Using a luxmeter to focus a light at a close distance will cause a decrease in throw when used at farther distances.

That’s a shame, it would make it the perfect pocket thrower :frowning:
60kCd is not impressive in a reflector of this size… My Olight R20 with a White Flat does 50 !

My convoy S2+ wf1mm2 does 31 kcd and C8 does 191 kcd. My latest build with that led is an L2 and that does 398 kcd.
Further lights I want to build with WF1:
Nitecore P12
Eagle eye X6
Brinyte B158B

I just received a D1 and this is my assessment too. It seems the reflector has significant deviations from parabolic. Even with the larger XPL HI I couldn’t get the focus right; the inner part of the reflector was not reflecting the die. I put a 2mm^2 white flat in and the focus problem was made a bit worse.

Some measurements:
Stock XPL HI V2 3A @ 5.4A: 44.9kcd.

2mm^2 white flat at 7.9A (30Q at 3.66V): 79.2kcd.
As the beam is now, the hotspot is the same size as an EE X6 with dedomed SST40, but with a much smaller corona than the X6.

The focus could maybe be improved by a little. Current measured with ~2mOhm shunt at the tail and clamp meter.

So would you have to cut the reflector base down to lower it for the D1 to Focus better? Or raise the LED into the reflector?

I think it is really an issue with the shape of the reflector not being parabolic, unfortunately. As it is now, when looking into the reflector from far away, the inner part (2-3mm) is not lit up. But it is not behaving as other reflectors do when adjusting the height, in my experience. I can’t get the inner and outer parts to reflect the LED light forward at the same time, at any height.

The result is still not terrible.
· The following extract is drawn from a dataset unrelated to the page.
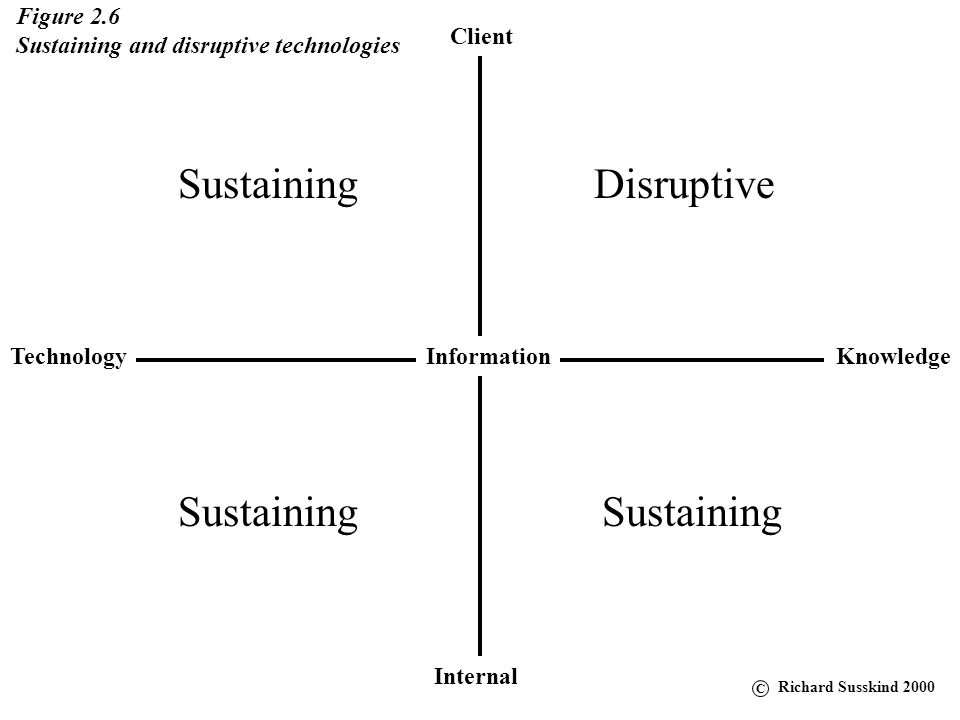 Client KnowledgeTechnology Internal Information Figure 2.6 Sustaining and disruptive technologies Sustaining Disruptive C Richard Susskind 2000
Based on some frontal area estimations, I think the focus problem allows only 80% of the frontal reflector area to be used, for this LED. With the D1S I estimated the reflector to have 1270mm^2, and I got around 240kcd at 7.5-8A. the D1 reflector I estimated to have 530mm^2 and so I would expect to get 100kcd, but I’m only getting around 80kcd.

Hmmm. I’m having an issue but with a different light, an ArmyTek Doberman, the reflector is amazingly deep, and is sitting on the mcpcb, terribly out of focus, maybe their way of de-focusing the XP-L with it’s shitty corona. Shimming up only makes it worse, no matter what LED I have tried so far.

With my GT Mini and White Flat I had to set it directly on the MCPCB and trim the base slightly to get it to focus. I also had to trim the edge of the base slightly so it would not interfere with the solder joints for the leads, and coated the leads with tape as to not short out the light. I got a nice pencil beam - then I showed it to my uncle and he wanted it badly, so I gave it to him!

The reflector was sitting on the mcpcb, no issues with contacts I installed a larger 20mm board. I would have to cut the bottom off the reflector or pillar the LED into the reflector. I have done this before, but I hate dusting up a reflector. This is my 9th Flat White build ( well would of been) and this reflector is not made for this emitter, plain & simple. :smiley: So I put a LH351D-W6 5000k in it for 1780lm and done.

How about blackening the centering ring, and everything else but the refelctor, with a felt tip pen?

The reflector is sitting on the mcpcb, (no centering ring) which is white, I did run a black Sharpie over it. :+1: The Doberman came with out a centering ring, the reflector has 2 outer support rings that are relatively tight to the head’s inner diameter, so centering is tight, just the reflector to me isn’t right to focus even on domed LED’s let alone dome-less LED’s. But the W6 is putting out some pretty impressive lemons, and it’s fair to midland when using it outside, so I’m done wasting time on it. :smiley: But thanks anyway’s!

What gasket did you use for the l2 and what did you do for focus?